As a Windward blog post mentioned, “It is critical to understand the many factors that affect port congestion. There is no standard regarding the information provided by ports. Different ports provide different information, and some ports do not provide any information at all – especially not in real-time. Congestion can’t be estimated just by the number of vessels anchored or drifting in port waiting areas. Transit time to port is the most reliable measurement of congestion because it accounts for vessels in port waiting areas, as well as the many vessels that slow-steam their way into ports when they are known to be congested, or when the vessel doesn’t expect to get a berthing slot any time soon.”
An instructive example: if one port performs better than another, importers and exporters can ask their suppliers to ship via the better-performing port because of the insights received from an OFV solution.
Using AI technology, an ocean freight visibility solution can automatically track cargo vessels at sea on their journey from the original POL to the POD. This journey can be complicated when there are many stops along the way and transshipments.

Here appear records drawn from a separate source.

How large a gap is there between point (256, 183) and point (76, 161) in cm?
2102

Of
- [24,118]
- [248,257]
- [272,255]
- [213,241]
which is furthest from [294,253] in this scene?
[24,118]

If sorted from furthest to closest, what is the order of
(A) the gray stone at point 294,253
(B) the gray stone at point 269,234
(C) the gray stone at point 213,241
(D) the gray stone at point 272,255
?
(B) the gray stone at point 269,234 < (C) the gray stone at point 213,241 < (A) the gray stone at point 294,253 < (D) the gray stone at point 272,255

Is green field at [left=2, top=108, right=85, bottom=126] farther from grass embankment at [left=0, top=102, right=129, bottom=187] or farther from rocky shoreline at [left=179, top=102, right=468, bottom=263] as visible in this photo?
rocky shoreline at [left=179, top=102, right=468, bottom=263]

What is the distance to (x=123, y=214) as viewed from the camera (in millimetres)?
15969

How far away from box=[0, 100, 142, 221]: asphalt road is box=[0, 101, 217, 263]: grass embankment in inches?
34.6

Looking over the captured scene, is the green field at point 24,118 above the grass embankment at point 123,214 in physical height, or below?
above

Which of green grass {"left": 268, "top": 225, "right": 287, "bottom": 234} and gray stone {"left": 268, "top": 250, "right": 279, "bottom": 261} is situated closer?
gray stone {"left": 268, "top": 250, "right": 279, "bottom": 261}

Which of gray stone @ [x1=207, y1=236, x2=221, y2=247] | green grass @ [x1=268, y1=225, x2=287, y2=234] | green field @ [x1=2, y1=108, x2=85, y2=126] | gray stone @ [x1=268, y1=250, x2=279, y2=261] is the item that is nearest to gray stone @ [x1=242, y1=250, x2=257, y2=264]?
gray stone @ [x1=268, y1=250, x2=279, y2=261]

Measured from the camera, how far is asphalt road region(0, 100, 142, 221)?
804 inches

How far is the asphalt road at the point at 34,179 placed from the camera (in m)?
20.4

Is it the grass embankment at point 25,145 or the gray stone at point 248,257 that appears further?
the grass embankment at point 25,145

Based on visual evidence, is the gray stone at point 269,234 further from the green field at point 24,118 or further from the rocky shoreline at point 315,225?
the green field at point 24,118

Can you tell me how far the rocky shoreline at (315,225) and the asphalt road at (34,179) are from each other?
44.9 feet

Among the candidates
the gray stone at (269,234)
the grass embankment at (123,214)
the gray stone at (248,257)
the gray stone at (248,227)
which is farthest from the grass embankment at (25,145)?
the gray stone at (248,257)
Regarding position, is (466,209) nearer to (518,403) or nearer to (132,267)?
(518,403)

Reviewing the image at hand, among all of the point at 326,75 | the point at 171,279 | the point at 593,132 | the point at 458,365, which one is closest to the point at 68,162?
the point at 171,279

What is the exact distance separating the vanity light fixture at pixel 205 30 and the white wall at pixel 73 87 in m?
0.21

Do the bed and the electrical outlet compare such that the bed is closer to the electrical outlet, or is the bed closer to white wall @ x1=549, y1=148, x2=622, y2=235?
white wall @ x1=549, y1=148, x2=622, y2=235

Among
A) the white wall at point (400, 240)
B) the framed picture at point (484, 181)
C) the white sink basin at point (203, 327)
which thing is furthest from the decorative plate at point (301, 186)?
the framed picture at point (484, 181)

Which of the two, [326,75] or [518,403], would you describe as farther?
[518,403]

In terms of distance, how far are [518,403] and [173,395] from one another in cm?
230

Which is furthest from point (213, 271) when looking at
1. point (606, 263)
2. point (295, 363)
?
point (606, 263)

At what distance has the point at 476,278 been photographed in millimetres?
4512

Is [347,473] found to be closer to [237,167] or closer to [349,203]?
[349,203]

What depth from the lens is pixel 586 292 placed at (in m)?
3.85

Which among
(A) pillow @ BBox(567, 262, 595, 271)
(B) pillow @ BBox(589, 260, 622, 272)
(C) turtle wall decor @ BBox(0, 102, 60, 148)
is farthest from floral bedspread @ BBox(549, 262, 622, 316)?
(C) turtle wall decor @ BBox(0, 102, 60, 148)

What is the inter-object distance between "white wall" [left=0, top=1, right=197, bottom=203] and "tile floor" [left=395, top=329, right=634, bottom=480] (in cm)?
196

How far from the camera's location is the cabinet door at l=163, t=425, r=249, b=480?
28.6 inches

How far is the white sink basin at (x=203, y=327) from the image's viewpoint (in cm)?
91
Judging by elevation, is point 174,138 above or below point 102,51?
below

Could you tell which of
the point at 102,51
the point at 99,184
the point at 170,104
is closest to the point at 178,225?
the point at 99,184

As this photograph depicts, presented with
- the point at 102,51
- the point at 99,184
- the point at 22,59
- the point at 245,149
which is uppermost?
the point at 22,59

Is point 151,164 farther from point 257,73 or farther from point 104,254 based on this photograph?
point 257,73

Transshipments are explained in an earlier Windward blog post: “when cargo or a container is transported from one vessel to another while in transit to its final POD. In a classic transshipment scenario, container X will leave the original POL on vessel A, travel to a transshipment port, be discharged from vessel A, and be loaded onto vessel B, which will transport it to the final POD. During more complicated scenarios, there could even be one or two more intermediate ports.”